___ Entries shown

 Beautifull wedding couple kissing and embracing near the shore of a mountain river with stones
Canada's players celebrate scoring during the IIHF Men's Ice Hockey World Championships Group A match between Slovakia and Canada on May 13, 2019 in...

______
___ Entries shown

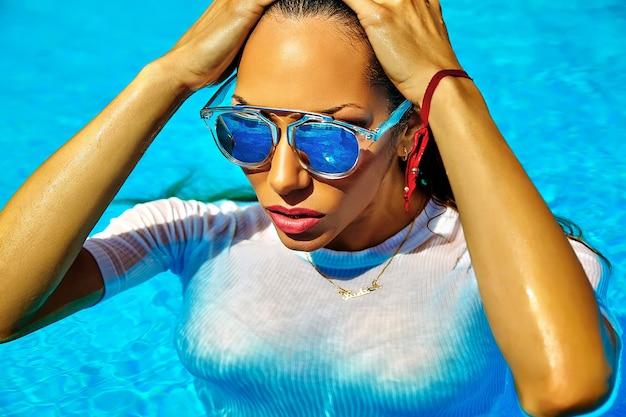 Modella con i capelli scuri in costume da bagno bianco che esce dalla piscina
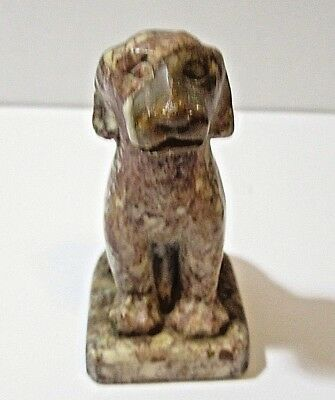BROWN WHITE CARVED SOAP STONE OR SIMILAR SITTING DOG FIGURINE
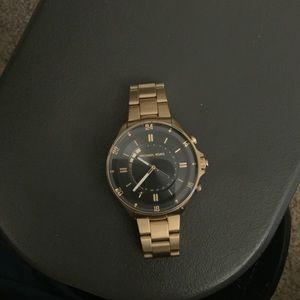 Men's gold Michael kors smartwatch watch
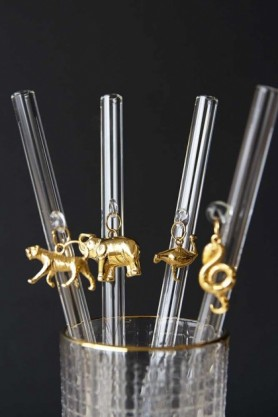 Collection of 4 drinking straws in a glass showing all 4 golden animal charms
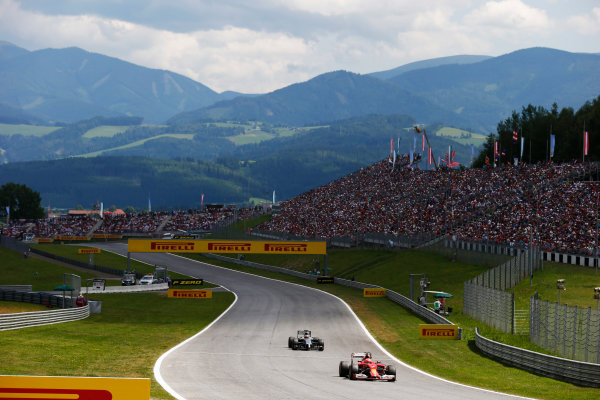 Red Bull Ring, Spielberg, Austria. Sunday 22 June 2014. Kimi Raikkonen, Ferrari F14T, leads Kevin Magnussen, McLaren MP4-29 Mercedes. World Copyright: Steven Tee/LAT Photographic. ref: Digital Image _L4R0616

______

:: Exercise description ::
From the line with "BROWN WHITE CARVED" up to and including the line with "Red Bull Ring, Spielberg, Austria." above, retype every line exactly and nothing more; leave out the pictures.

:: Output below ::
BROWN WHITE CARVED SOAP STONE OR SIMILAR SITTING DOG FIGURINE
 Men's gold Michael kors smartwatch watch
 Collection of 4 drinking straws in a glass showing all 4 golden animal charms
 Red Bull Ring, Spielberg, Austria. Sunday 22 June 2014. Kimi Raikkonen, Ferrari F14T, leads Kevin Magnussen, McLaren MP4-29 Mercedes. World Copyright: Steven Tee/LAT Photographic. ref: Digital Image _L4R0616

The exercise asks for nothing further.